Requirement A —
According to the article on Performa/Dance's Midsummer Offerings, in what year did Jennifer Hart found Performa/Dance?
Requirement B —
Transcribe the article on Performa/Dance's Midsummer Offerings, starting with "When Jennifer Hart" and going on through "moving to Texas.".
Requirement C —
Pick up the article on Performa/Dance's Midsummer Offerings after its final sentence and carry it forward.

Passage for review —
-------------------------
Midsummer Offerings: Performa/Dance’s third annual mixed bill evening

Oren Porterfield in Performa/Dance’s Midsummer Offerings.
Photo by Anne Bloodgood.

Oren Porterfield in Performa/Dance’s Midsummer Offerings.
Photo by Anne Bloodgood.

When Jennifer Hart founded Performa/Dance in 2014 with Ballet Austin dancer Edward Carr, she wanted a platform not only to show her own work, but to feature work by other local artists, as well as innovative national choreographers.

“What was important to me was to do other people’s work, too,” says Hart. “When I go to a show, I love to see mixed bills, which is why I didn’t call the company ‘Jennifer Hart Dance.”

Since moving to Austin 10 years ago from Minneapolis, Minnesota, Hart has developed relationships with numerous local dance-makers, not the least of which are connections she’s made through Ballet Austin, where she has taught full-time since moving to Texas.

Running June 23-24 at Ballet Austin’s AustinVentures StudioTheater, Midsummer Offerings: Three Dances is the third annual summertime performance Hart has produced under the Performa/Dance name.

Her piece, Fellow Travelers, is something she’s been noodling on since last fall. “I got very stirred up by last year’s election,” she says.
-------------------------
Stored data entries
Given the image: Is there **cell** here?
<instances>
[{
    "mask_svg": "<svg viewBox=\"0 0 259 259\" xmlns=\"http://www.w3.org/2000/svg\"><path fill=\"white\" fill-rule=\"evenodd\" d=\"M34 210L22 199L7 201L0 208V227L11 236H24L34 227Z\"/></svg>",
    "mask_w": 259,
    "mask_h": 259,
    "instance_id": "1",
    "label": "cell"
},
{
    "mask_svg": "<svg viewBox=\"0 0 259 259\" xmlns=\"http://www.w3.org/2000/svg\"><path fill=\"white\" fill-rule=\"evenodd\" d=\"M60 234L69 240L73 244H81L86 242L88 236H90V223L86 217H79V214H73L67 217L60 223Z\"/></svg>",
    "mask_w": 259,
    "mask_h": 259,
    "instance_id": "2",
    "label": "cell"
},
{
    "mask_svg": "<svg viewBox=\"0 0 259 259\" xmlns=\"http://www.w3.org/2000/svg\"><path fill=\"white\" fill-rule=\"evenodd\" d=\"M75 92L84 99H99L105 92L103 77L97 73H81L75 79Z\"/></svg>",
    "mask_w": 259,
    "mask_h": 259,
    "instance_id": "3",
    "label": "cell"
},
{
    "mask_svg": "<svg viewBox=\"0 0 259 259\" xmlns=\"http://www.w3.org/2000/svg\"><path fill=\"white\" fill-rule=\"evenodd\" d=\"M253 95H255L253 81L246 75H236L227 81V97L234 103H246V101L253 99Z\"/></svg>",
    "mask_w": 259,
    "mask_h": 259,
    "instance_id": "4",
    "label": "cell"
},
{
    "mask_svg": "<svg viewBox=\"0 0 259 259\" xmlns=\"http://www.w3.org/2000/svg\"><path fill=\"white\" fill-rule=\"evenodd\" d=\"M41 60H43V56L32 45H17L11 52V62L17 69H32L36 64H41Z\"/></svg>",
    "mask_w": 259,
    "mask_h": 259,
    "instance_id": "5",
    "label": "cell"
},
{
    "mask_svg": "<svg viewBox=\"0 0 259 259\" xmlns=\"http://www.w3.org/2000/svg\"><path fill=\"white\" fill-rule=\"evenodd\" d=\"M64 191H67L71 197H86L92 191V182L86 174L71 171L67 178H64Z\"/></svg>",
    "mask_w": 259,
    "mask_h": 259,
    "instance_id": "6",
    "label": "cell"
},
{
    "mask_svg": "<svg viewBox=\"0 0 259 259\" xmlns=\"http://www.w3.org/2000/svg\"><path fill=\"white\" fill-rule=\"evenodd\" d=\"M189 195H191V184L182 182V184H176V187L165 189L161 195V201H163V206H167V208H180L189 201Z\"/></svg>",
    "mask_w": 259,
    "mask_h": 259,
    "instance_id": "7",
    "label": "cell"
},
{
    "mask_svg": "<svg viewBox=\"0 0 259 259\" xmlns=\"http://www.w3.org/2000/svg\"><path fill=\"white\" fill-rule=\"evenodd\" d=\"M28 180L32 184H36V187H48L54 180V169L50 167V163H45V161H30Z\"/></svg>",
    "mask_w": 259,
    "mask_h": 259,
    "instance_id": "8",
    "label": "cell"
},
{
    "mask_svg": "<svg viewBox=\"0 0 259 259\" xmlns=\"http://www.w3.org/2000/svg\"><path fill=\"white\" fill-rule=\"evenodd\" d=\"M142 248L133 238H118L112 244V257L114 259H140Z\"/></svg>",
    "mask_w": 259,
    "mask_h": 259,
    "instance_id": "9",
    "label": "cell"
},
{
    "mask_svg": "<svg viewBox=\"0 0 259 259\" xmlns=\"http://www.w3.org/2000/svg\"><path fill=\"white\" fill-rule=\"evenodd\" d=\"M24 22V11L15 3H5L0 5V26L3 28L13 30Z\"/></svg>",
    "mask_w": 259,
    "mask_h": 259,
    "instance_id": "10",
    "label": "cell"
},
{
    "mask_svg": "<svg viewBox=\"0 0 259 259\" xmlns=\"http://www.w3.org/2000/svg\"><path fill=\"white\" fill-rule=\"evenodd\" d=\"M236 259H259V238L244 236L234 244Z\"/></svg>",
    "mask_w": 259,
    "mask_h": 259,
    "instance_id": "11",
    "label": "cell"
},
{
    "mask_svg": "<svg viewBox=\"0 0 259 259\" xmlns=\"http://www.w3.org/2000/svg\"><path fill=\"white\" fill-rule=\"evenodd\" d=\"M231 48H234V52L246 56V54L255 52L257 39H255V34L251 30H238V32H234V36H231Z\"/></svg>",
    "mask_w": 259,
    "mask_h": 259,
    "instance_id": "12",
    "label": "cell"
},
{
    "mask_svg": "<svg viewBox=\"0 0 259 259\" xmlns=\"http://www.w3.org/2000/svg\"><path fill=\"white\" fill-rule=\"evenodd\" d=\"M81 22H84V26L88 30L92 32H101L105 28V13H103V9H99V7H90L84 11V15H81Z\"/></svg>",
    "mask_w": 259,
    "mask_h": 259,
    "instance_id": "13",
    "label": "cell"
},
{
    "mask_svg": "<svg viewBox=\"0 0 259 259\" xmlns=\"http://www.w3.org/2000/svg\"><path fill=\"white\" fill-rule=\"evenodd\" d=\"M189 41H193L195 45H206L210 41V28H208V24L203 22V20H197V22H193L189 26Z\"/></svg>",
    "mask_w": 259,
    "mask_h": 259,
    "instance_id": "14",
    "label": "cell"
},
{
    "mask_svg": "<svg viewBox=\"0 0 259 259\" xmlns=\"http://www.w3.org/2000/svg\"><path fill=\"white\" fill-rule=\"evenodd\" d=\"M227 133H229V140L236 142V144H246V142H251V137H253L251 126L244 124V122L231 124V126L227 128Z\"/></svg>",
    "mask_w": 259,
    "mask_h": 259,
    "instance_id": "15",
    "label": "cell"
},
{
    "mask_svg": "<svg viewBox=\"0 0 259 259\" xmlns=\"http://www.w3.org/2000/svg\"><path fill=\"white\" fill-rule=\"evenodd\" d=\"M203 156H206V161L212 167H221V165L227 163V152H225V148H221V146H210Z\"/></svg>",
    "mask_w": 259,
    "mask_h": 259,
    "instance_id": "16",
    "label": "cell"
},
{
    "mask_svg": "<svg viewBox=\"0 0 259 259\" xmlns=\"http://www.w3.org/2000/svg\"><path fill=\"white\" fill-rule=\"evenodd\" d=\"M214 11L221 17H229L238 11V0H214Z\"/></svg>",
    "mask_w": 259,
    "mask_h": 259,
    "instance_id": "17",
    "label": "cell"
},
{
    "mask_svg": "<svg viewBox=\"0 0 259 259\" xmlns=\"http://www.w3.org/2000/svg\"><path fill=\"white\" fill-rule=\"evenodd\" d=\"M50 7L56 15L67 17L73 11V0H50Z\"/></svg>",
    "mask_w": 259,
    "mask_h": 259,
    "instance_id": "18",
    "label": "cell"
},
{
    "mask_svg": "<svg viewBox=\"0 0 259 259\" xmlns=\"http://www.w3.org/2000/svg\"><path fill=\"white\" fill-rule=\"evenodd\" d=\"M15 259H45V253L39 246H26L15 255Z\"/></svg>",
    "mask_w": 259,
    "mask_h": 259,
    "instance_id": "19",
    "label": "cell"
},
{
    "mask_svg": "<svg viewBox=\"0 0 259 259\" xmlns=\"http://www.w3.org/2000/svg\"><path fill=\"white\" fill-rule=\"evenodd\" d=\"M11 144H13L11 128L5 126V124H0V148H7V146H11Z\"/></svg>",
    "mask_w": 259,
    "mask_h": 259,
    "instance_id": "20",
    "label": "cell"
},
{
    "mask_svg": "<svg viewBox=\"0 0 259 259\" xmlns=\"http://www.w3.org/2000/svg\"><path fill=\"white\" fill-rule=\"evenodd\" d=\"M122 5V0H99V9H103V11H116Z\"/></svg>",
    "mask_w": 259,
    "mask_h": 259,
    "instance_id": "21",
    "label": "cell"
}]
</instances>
-------------------------
Exercise response A —
2014

Exercise response B —
When Jennifer Hart founded Performa/Dance in 2014 with Ballet Austin dancer Edward Carr, she wanted a platform not only to show her own work, but to feature work by other local artists, as well as innovative national choreographers.

“What was important to me was to do other people’s work, too,” says Hart. “When I go to a show, I love to see mixed bills, which is why I didn’t call the company ‘Jennifer Hart Dance.”

Since moving to Austin 10 years ago from Minneapolis, Minnesota, Hart has developed relationships with numerous local dance-makers, not the least of which are connections she’s made through Ballet Austin, where she has taught full-time since moving to Texas.

Exercise response C —
“The term ‘fellow travelers’ tends to be associated with people who travel along the same path together. This piece is set in a train station, and something big has happened, we aren’t sure what. People are trying to leave town all at the same time…I tend to like to work in stories. I have done abstract work, but even then it tends to have a thematic overlay.”

Magdalena Jarkowiec, Cody Standing on One Leg, 2016
fabric, polyester fill, pvc, and steel
Photo by Trey McIntyre.

Hart, who was a ballerina with companies Ballet of the Dolls and Minnesota Dance Theater for most of her dance career, choreographs from a ballet base, with theatrical influences shining through.

“I like gestural movements,” she says, noting that she pays particular attention to the dancers’ arms and hands when choreographing—something that tends to lend her pieces a quirky air.

“The movement language has to reflect the story. There can’t be anything superfluous. I like people to understand my dances, and not to .have to ask, ‘What was that about?’”

Part of the Performa/Dance mission is to invite women and minority artists to show their work.

Former Alvin Ailey American Dance Theater dancer Uri Sands is a St. Paul, Minnesota-based African American choreographer whose work Hart has wanted to bring to Austin for some time. The Princess Grace Award winner will be creating a new, as-of-yet-unnamed work on six local dancers for Midsummer Offerings.

“His choreography requires a high level of technique from the dancers,” says Hart, who noted his style flows from a classical ballet base and fuses modern with African movement.

Rounding out the evening will be Austin-based Magdalena Jarkowiec’s Overseas Phone Call, 1987, a tribute to the landline conversations she and her family had while split between socialist-era Poland and the U.S.

Born in Poland, Jarkowiec immigrated to Baltimore, Maryland in 1983 as a young child with her mother and sister. Her father and brother followed three months later, but ended up returning to Poland in 1984 after her parents got divorced.

Magdalena Jarkowiec, Lisa del Rosario, and Alexa Capareda.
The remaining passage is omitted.